Excerpted text —

※ ※ ※

Win for Osborn in CUSU presidential elections

7 March 2013

After a tightly fought battle in the CUSU elections, Flick Osborn, was elected to the role of President this morning following an intense election campaign. She won the race with 1,421 votes, gaining a margin of 147 votes over second place candidate George Bangham.

For most of yesterday, the presidential race seemed too close to call with tensions running high among the three candidates Flick Osborn, George Bangham and Greg Hill. Talking to The Cambridge Student, Greg Hill said that after having seen the raw data he wasn’t feeling too optimistic, adding: “If I don’t win I sincerely hope it’s Flick. I think George Bangham’s policies are very dangerous.”

Bangham also commented to TCS that he would like to see Osborn get the role if he was unsuccessful.

Osborn was successful running as a more conventional candidate in contrast to Bangham’s reform agenda. On his controversial plans to create a depoliticised Women’s Officer role, she commented that she would “not interfere” in the autonomous campaigns, and would work to strengthen ties between the Welfare and Women’s teams. Osborn also commented that she would not be turning up to all autonomous campaign events, stating that “As a recognisable face, giving an accurate student voice to the media is the most important point”.

Talking to TCS before the results were announced, Flick Osborn reiterated her desire to get colleges more involved in CUSU to make the Union more accessible, should she be elected. “The University is an incredibly complex beast, and there’s a lot of that which remains unseen by the student body. I’ve been in CUSU for two years, and I still don’t understand a lot of the University structure,” said Osborn.

Turn out for the CUSU/ GU elections is notoriously low, with only 20.4% of those eligible to vote in the 2012 elections using their vote. Yet with 4,364 students voting, this was the highest turnout since 2003.

Online voting was lower than last year with 2,821 students voting electronically, whereas 3,064 used the online voting system for the 2012 elections. George Bangham, talking to TCS before the paper votes began to be counted commented that the turnout so far had been “disappointing” as the elections had “been my life for the last two weeks”.

The first result to be announced was for the role of GU President. After the disqualification of Xin Jin yesterday, Richard Jones became the only candidate in contention, and was successfully elected, gaining 688 votes. Outgoing President Arsalan Ghani commented on the results of the GU election to TCS saying that: “People showed their rights in the democratic process should be more votes, people are not fully involved”. Only 965 votes were cast.

Ghani commented further on his own experience as President of the GU, describing his presidency as “bad times” as a result of inheriting “a dysfunctional Union”. Jones has refused to give any interviews regarding the current presidency and the state of the GU until he officially takes over after the summer vacation, stating: “I am delighted to have been elected, and look forward to taking up the presidency in July. Until then, I have a thesis to write, and research to do, so I will be giving this my full attention until the summer.”

※ ※ ※

Data under study —
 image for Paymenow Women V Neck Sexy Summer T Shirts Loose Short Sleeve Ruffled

※ ※ ※

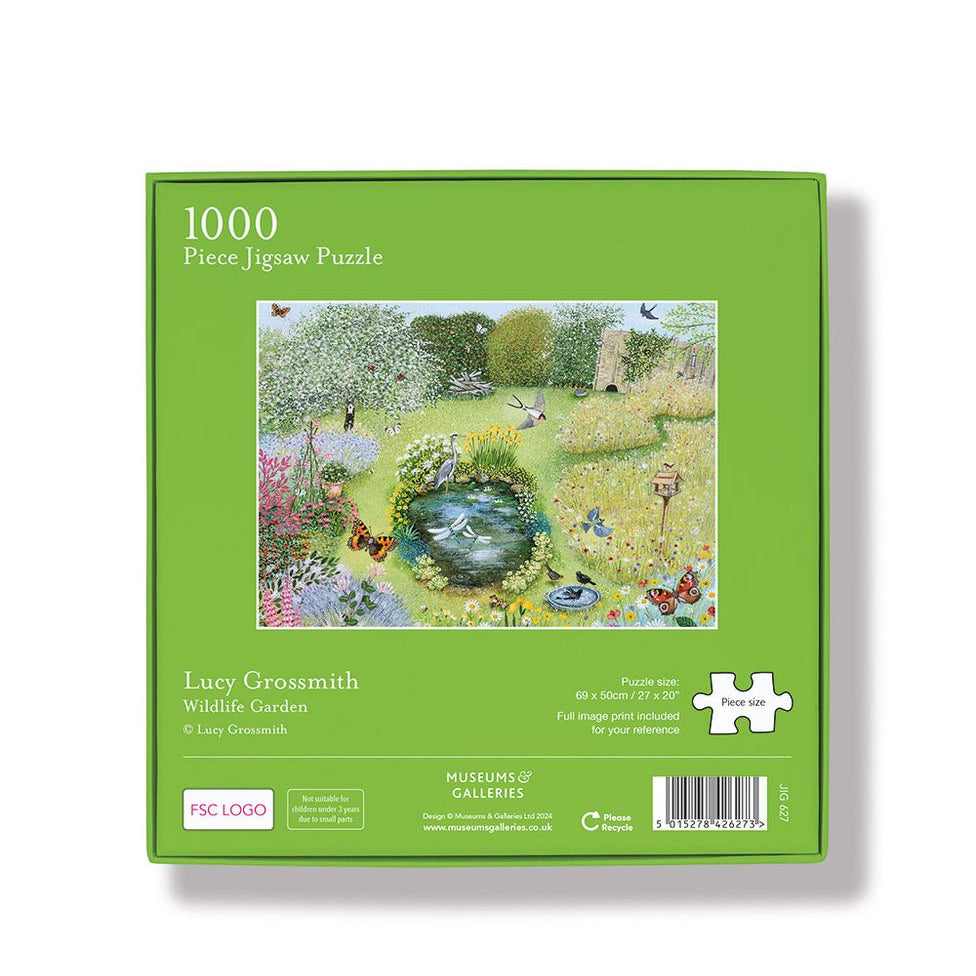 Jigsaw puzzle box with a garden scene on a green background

※ ※ ※

Exercise 1 —
In the CUSU election article, how many votes did Flick Osborn receive to win the presidency?
Exercise 2 —
From the CUSU election article, extract everything from "7 March 2013" down to "candidate George Bangham.".

Answer area 1 —
1,421 votes

Answer area 2 —
7 March 2013

After a tightly fought battle in the CUSU elections, Flick Osborn, was elected to the role of President this morning following an intense election campaign. She won the race with 1,421 votes, gaining a margin of 147 votes over second place candidate George Bangham.